In Mississippi, you can visit many natural points of interest, including some beautiful beaches off Highway 90. These beaches are protected by barrier islands that limits their surf, but makes them very family friendly even for small children. You can find them around the Gulfport and Biloxi area. If you want surf, you can take the ferry to West Ship Island, the ride is about an hour, and dolphins frequently escort you on your ride.

Other areas you may want to visit in Mississippi include the Tishomingo State Park in the foothills of the Appalachian Mountains where archaeological evidence indicates a civilization here as early as 7000 BC.

In Louisiana you may want to visit a plantation, or a plantation home, like Houmas House in Darrow. This antebellum building in the Greek revival style is part of a sugarcane plantation that was restored in the 1940's with some beautiful landscaping. Maybe instead you will want to visit Fort Jesup which was built in 1822 to monitor Texas as it passed from Spanish and Mexican control until the Mexican American War in 1846.
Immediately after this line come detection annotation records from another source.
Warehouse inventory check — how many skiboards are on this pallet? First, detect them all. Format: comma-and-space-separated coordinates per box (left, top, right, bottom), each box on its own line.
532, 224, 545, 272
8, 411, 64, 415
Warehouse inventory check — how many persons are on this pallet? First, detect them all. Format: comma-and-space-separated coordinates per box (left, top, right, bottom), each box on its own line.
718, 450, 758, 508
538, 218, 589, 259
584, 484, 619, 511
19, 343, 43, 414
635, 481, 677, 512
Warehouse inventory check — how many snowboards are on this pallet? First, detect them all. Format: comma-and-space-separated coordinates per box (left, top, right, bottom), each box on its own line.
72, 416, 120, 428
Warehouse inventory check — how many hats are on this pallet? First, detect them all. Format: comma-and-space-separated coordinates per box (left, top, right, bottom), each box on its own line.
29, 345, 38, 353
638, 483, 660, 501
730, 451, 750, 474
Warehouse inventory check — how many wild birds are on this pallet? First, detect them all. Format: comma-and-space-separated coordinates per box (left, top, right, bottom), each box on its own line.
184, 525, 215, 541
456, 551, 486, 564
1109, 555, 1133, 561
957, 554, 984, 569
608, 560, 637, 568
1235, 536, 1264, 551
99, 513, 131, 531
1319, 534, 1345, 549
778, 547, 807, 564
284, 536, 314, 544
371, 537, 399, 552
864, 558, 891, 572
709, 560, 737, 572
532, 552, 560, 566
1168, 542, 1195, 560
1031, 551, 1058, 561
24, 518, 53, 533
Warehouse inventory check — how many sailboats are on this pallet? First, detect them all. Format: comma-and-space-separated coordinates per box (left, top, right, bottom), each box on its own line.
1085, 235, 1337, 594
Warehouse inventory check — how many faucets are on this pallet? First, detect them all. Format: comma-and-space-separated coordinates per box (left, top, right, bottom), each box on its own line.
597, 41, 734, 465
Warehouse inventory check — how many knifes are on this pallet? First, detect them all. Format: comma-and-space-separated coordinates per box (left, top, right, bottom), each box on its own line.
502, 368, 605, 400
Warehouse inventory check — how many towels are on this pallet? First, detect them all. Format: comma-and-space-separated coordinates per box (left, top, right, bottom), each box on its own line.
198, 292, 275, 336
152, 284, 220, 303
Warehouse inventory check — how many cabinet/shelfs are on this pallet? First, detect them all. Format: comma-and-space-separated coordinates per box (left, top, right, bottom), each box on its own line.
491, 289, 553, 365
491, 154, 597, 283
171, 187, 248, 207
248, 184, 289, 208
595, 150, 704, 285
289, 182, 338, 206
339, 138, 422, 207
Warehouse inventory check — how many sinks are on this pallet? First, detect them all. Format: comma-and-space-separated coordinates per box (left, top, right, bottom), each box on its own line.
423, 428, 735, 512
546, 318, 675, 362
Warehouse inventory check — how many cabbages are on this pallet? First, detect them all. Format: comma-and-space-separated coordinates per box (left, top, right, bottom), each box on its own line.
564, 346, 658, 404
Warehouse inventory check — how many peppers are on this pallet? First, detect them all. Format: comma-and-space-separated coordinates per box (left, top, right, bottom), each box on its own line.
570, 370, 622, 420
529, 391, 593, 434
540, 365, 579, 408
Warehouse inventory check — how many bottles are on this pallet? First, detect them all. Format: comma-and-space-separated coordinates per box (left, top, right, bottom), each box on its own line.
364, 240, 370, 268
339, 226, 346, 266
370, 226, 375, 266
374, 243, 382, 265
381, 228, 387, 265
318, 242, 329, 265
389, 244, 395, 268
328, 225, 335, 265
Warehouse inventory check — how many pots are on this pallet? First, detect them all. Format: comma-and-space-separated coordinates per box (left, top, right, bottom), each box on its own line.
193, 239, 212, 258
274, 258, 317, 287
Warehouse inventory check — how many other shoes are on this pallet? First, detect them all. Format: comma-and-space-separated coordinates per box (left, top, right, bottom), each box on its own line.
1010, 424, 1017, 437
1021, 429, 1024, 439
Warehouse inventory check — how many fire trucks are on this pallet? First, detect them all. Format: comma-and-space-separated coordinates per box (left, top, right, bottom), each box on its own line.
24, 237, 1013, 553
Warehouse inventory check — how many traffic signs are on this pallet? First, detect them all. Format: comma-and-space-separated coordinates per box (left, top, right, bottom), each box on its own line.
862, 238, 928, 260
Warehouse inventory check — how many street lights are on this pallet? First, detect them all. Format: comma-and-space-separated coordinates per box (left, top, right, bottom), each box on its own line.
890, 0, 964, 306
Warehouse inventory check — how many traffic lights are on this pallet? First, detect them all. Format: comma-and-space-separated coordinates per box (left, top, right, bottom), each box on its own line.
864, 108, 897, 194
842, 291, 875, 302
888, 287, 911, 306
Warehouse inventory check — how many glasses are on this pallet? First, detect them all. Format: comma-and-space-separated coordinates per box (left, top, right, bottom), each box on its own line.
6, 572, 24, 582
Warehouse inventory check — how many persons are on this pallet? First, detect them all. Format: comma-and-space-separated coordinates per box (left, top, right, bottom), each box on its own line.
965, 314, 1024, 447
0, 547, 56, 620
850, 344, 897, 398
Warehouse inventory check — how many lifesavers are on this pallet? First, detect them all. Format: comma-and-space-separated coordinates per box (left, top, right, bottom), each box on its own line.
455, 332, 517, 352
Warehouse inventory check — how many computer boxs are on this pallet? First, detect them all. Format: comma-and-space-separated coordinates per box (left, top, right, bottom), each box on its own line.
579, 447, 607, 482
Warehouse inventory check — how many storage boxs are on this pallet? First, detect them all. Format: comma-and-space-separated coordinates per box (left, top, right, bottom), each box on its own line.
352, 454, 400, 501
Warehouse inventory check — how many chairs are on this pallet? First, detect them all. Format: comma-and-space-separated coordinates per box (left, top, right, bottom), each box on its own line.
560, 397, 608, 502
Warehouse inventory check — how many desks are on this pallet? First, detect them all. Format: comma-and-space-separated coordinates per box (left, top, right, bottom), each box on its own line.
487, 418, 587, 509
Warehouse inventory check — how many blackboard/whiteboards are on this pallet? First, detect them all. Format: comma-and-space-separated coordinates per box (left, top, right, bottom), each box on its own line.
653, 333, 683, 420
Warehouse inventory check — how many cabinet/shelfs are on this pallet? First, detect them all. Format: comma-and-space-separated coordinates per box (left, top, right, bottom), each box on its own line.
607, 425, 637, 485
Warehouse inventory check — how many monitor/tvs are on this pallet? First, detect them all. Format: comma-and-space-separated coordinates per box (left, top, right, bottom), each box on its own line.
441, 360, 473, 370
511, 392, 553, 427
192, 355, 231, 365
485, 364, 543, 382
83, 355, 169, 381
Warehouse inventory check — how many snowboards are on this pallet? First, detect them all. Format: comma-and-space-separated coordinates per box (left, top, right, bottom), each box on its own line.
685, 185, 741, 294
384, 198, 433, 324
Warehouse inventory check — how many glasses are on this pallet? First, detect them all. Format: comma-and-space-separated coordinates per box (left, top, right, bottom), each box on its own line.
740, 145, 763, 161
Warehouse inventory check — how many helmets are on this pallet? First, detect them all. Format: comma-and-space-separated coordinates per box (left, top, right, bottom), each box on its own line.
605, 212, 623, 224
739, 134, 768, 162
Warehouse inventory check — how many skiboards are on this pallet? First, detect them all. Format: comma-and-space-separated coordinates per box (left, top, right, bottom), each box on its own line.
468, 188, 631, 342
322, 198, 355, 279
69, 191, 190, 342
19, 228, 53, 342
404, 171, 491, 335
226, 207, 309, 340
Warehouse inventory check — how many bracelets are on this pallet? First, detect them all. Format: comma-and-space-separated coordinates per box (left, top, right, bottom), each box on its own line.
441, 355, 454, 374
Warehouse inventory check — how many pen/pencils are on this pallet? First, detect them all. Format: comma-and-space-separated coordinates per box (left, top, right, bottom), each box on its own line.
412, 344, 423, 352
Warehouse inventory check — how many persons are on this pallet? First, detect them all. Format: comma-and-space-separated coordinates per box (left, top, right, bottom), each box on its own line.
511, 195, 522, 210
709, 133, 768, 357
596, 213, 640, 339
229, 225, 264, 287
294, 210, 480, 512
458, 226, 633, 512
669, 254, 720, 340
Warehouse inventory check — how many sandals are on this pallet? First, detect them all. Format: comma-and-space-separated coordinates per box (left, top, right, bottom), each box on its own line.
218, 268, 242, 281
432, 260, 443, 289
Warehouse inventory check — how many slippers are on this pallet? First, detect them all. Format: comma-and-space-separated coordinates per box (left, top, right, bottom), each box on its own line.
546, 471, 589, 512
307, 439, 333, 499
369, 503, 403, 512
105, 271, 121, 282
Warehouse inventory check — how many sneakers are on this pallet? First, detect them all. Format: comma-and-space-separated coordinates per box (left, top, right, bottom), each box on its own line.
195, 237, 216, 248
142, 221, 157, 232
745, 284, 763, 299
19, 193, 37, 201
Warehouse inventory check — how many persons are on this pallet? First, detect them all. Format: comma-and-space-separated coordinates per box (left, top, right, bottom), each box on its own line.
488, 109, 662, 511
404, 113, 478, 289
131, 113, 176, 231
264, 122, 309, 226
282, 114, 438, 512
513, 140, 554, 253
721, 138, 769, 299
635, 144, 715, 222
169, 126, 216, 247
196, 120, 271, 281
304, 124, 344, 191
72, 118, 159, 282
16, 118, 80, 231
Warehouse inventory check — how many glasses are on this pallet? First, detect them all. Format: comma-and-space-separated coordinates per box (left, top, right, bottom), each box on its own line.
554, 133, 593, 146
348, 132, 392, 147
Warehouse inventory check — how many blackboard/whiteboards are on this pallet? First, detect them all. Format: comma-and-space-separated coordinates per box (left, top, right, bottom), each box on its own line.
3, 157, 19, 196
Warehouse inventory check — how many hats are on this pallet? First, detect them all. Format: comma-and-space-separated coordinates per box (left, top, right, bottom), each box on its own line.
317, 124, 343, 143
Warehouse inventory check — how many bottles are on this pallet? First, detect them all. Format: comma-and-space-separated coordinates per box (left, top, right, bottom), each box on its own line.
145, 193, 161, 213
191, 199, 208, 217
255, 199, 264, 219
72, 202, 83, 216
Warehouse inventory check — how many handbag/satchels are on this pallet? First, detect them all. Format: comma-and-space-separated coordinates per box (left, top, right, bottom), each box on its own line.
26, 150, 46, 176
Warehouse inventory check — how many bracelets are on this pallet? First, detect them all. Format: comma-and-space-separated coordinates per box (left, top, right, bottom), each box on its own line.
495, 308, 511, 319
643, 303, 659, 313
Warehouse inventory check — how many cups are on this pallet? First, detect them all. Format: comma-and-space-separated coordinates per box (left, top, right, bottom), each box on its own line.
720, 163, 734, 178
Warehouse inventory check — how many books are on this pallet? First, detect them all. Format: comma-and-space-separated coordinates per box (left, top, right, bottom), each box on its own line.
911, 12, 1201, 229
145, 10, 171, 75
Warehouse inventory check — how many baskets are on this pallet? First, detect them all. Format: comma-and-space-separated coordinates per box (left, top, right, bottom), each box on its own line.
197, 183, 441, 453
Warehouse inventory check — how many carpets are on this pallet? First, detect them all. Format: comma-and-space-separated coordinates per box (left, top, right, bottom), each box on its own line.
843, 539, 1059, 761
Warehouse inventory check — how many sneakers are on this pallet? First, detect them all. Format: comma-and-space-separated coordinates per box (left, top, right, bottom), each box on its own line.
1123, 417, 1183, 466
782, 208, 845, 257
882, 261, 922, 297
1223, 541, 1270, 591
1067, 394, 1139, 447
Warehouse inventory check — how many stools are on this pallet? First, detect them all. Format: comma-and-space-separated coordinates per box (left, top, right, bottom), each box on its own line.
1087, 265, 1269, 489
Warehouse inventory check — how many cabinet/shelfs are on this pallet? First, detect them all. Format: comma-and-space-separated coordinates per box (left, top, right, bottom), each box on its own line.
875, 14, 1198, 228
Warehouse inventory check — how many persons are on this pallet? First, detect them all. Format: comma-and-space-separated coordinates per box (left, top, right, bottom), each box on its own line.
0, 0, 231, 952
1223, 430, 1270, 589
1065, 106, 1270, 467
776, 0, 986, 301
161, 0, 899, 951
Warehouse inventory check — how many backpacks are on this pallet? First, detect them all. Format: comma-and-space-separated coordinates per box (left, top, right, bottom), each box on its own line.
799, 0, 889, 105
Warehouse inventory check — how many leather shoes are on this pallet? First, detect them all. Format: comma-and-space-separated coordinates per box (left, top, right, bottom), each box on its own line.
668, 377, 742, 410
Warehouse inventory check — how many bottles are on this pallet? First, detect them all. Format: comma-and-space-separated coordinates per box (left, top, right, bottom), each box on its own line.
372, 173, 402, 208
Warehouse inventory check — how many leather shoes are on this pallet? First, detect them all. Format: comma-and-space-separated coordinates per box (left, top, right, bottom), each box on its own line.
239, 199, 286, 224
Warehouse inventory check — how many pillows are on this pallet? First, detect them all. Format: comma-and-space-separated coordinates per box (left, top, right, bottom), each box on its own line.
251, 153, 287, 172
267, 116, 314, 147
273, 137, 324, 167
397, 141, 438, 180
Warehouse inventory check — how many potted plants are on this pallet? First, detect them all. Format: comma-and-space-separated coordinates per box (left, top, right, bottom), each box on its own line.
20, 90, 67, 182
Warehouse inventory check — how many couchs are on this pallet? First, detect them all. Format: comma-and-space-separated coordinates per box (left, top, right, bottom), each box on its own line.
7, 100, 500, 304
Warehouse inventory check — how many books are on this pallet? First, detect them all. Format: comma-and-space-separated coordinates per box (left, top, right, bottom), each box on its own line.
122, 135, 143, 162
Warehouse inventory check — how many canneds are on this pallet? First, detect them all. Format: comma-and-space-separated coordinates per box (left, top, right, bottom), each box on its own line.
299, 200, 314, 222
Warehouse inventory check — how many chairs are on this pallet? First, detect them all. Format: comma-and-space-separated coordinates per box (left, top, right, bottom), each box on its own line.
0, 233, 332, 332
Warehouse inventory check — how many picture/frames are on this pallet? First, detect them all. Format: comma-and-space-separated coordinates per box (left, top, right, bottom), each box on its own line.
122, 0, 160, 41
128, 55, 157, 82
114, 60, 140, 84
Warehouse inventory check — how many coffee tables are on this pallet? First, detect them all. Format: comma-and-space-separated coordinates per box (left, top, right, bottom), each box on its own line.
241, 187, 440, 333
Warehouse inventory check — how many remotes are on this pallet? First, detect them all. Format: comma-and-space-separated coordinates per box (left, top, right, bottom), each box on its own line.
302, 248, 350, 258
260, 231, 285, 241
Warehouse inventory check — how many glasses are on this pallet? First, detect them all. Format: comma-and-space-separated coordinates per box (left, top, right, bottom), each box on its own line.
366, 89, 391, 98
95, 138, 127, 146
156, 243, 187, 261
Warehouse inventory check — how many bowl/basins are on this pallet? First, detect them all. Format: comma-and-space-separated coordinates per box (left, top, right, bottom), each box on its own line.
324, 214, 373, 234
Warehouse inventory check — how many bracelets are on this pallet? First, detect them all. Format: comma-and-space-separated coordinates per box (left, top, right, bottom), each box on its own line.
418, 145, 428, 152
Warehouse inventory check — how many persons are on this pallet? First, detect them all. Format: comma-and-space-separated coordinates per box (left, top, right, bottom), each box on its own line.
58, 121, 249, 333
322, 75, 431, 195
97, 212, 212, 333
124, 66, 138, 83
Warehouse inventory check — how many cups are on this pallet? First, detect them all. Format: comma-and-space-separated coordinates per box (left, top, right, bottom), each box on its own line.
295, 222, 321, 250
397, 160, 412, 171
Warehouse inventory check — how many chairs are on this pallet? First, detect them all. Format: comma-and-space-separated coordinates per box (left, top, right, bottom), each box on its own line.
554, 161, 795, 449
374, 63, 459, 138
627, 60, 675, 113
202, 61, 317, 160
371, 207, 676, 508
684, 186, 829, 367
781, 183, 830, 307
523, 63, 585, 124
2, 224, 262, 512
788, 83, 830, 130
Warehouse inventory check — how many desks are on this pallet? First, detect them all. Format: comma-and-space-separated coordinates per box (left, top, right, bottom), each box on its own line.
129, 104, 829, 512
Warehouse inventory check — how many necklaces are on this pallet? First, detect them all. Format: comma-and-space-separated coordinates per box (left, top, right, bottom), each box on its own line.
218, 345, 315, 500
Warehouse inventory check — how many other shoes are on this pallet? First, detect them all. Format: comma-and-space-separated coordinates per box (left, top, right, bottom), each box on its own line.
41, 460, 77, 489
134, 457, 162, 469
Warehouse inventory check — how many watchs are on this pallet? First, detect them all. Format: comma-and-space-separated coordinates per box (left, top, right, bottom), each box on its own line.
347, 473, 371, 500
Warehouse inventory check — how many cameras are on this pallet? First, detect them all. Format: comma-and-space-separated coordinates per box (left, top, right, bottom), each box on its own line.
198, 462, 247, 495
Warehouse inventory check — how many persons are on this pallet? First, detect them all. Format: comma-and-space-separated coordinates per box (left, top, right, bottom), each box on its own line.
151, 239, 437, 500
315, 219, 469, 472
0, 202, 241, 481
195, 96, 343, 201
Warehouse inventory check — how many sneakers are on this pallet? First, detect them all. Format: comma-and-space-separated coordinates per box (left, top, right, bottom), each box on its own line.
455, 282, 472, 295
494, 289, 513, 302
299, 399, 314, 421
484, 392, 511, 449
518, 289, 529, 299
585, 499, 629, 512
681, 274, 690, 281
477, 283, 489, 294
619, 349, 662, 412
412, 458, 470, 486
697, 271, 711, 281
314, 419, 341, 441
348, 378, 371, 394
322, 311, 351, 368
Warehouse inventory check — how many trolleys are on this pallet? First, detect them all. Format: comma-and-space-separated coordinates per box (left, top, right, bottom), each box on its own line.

Even if you are not much of a blues fan, you probably will not want to miss a chance to visit the Mississippi Delta, birthplace of this music. You can visit the Delta Blues Museum in Clarrksdale and try the catfish pate as well as the old stomping grounds of B. B. King in Indianola. In Rowan Oak, you can see William Faulkner's home where he sketched out ideas for one of his novels on the wall. You may want to take the opportunity to visit Oxford, where he set many of his novels.

In Birmingham, Alabama you can visit numerous civil rights sites from the sixties including the sixteenth street Baptist Church and the memorial at Kelly Ingram Park. At Huntsville, you can join in the Big Spring Jam, one of the largest music festivals in the Southeast, held every September. In Georgia, you can explore Atlanta's World of Coca-Cola or CNN's Atlanta headquarters, or you may choose instead to explore the old-world charm of Savannah's historic buildings and boutique shops. Savannah also enjoys reputation for microbreweries and there is also a very picturesque cemetery that you may want to visit.

In De Soto State Park in Alabama you can see beautiful waterfalls and meadows, rent a cabin, or simply hike or mountain bike the area, and in Georgia you can explore the oldest American State Park at Indian Springs near Jackson and sample the spring water there or perhaps go boating.

The Deep South Accommodation Guide
For eco-tourism, shopping, gastronomic tours, literature lovers, or music buffs, this diverse area has a lot to offer the visitor. The area has recovered significantly since the disaster of Hurricane Katrina and is welcoming visitors back, you shouldn't miss the opportunity!